João
Galamba – Expresso, opinião
Vale
a pena consultar o que a Fitch foi dizendo ao longo dos últimos dois anos sobre
Portugal e os bancos portugueses para perceber a razão pela qual o rating da
dívida pública portuguesa não seguiu a trajectória que, durante o ano de 2015,
se esperava que viesse a ocorrer em 2016 e 2017. Não é porque este Governo
existe, como Maria Luís Albuquerque afirmou num evento da JSD, é porque a
verdadeira dimensão dos problemas e desafios no sector financeiro só se tornou
conhecida após as eleições. A 25 de Setembro de 2015, a poucos dias das
eleições, a Fitch dava um rating BB+ com outlook positivo à dívida pública
portuguesa. Portugal, dizia
a Fitch em comunicado, tinha a economia a crescer em linha com a média da
zona euro, ia ter um défice abaixo dos 3%, o que permitiria sair do
procedimento por défices excessivos, e apresentava um sector financeiro
estável. O único risco era o adiamento da operação de venda do Novo Banco que
criava “um risco elevado do Novo Banco ser vendido por menos do que o valor da
sua capitalização (4,9 mil milhões de euros)”. Até na Caixa Geral de Depósitos
o discurso do então Primeiro-Ministro era sobre o reembolso do dinheiro
injectado pelo Estado, e não de qualquer necessidade adicional de capital. Ou
seja, até às eleições, o que se discutia era quanto é que o Estado ia reaver do
dinheiro injectado no sector financeiro, não quão mais é que teria de injectar
no futuro. Desde então, tudo mudou.
O Banif, que a Fitch considerava estável, foi resolvido a 20 de Dezembro, menos de um mês após a tomada de posse do actual Governo.
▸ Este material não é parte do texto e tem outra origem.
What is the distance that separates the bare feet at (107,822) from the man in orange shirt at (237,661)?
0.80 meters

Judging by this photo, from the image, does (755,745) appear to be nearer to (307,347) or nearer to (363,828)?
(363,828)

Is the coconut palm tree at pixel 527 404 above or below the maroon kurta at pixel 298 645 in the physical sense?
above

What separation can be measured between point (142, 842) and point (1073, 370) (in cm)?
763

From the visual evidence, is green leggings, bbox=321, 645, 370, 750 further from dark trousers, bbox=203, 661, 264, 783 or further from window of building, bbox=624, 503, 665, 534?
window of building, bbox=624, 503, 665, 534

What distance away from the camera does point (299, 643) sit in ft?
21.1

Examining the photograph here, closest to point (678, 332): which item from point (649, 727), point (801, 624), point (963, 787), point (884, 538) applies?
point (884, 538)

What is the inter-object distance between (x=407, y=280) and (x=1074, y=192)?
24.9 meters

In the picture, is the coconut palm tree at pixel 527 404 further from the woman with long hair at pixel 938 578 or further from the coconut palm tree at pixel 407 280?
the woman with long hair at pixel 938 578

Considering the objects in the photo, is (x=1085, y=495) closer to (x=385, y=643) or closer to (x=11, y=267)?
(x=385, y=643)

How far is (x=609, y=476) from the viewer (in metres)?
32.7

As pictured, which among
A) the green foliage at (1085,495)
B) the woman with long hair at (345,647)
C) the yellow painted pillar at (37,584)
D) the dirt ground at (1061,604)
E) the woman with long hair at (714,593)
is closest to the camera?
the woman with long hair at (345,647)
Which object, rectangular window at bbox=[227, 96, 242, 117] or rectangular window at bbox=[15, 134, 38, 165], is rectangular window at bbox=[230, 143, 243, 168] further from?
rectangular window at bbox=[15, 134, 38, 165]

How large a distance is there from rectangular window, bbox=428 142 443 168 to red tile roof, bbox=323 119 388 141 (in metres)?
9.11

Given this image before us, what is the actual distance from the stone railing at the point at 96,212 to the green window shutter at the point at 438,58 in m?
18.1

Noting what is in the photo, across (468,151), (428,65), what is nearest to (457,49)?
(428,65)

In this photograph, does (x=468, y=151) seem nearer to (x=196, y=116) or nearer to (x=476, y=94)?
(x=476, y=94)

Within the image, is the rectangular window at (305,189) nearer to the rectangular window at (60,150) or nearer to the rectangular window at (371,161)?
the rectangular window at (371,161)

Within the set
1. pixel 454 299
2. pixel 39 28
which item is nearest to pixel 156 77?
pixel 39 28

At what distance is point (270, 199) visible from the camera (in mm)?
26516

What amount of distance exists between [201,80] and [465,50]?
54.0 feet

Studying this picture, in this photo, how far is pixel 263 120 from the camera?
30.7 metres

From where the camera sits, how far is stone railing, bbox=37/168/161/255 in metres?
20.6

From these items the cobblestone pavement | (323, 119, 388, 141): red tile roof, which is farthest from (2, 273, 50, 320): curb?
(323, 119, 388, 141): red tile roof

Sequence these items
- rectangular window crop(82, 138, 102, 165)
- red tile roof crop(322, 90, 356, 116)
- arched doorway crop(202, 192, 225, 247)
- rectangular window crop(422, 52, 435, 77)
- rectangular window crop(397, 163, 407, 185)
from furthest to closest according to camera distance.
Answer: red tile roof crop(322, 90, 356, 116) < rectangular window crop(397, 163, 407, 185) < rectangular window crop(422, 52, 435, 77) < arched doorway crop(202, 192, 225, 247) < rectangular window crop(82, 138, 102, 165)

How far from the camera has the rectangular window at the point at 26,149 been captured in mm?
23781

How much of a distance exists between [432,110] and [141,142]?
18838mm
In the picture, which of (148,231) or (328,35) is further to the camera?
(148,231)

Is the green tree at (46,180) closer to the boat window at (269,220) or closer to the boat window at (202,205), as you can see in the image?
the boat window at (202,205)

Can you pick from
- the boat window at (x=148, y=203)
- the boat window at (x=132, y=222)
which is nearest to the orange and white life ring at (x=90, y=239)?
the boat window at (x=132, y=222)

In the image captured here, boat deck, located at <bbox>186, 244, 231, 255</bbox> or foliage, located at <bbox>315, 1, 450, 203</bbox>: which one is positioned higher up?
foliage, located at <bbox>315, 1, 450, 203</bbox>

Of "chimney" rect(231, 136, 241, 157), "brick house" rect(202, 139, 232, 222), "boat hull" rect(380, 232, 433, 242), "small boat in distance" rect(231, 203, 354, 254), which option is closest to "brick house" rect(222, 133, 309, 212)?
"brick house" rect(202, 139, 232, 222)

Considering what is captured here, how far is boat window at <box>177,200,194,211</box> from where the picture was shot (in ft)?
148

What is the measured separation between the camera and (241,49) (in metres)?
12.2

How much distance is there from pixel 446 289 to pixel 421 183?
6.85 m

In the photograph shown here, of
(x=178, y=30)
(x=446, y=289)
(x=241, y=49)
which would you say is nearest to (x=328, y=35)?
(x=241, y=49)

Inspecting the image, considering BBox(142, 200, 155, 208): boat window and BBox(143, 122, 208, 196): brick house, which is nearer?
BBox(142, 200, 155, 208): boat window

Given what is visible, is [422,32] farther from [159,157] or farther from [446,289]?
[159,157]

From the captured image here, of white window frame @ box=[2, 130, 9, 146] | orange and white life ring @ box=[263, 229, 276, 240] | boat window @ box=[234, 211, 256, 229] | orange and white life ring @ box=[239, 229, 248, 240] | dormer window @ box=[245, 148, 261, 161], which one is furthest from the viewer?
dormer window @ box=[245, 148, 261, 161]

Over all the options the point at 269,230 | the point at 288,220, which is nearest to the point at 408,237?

Também em Dezembro, no dia 29, por determinação do Fundo de Resolução, o Novo Banco foi recapitalizado em mais 2 mil milhões de euros. Em menos de uma semana um banco tido como estável desapareceu e um banco tido como sólido e uma resolução tida como irrepreensível resultaram em algo que a Fitch classifica de “restricted default”. 6900 milhões de euros de capital depois, a melhor oferta pelo Novo Banco implica que o Estado tenha de pagar para vender. A estabilidade de Setembro de 2015 revelava-se, assim, uma ilusão. Isto teve impacto na credibilidade do país, levou a um ajustamento (em alta) da trajectória da dívida pública e, em março, a uma degradação do outlook do rating, que passou de positivo a estável. Desde então, e até ao presente, a Fitch diz que a situação melhorou. Sim, melhorou. É certo que a realidade é pior do que se esperava, mas, depois de desfeita a ilusão da saída limpa alimentada até às eleicões, os problemas têm sido enfrentados e estão resolvidos ou em via de resolução: o problema da recapitalização da Caixa foi resolvido, o BCP foi recapitalizado e as dúvidas em torno da estrutura accionista do BPI desapareceram. O maior problema, que vem de trás, e que a oposição não parece considerar ser um problema, muito menos uma prioridade, é a questão do crédito mal-parado, que a Fitch reconhece ser uma prioridade política do actual Governo. Uma solução sistémica para este problema parece ser, para a Fitch, um evento que melhoraria as perspectivas para a evolução do rating Português. Se tal vier a acontecer, será seguramente por causa de medidas do actual Governo, medidas que deviam ter sido tomadas no passado e cujo adiamento prejudicou o financiamento da economia portuguesa.
Ao contrário do que afirmou Maria Luís Albuquerque, a situação não se deteriorou face a 2015, deteriorou-se face previsto (e anunciado) até às eleições, mas está agora melhor face ao que a Fitch previa quando, em Março, já sem a ilusão da saída limpa, baixou o outlook da dívida portuguesa de positivo para estável. O sector financeiro está estabilizado ou em vias de estabilização. O défice, com ou sem medidas extraordinárias, vai ficar bastante abaixo do que a Fitch previa em Março, permitindo – finalmente - a saída do procedimento por défices excessivos. O emprego e as contribuições sociais crescem acima do que cresceram em 2015 e bastante acima do que a Fitch achava possível. A economia está melhor do que estava quando o actual Governo assumiu funções: estava a desacelerar, baixando para 1.4% no segundo semestre de 2015, e agora está (em termos homólogos) a crescer acima do que cresceu em 2015 e a acelerar, terminando o ano a crescer mais do que os 1,6% do terceiro trimestre. A Fitch prevê que a economia cresça 1,5% em 2017, exactamente o mesmo que previa para este ano, em 2015, quando o outlook era positivo.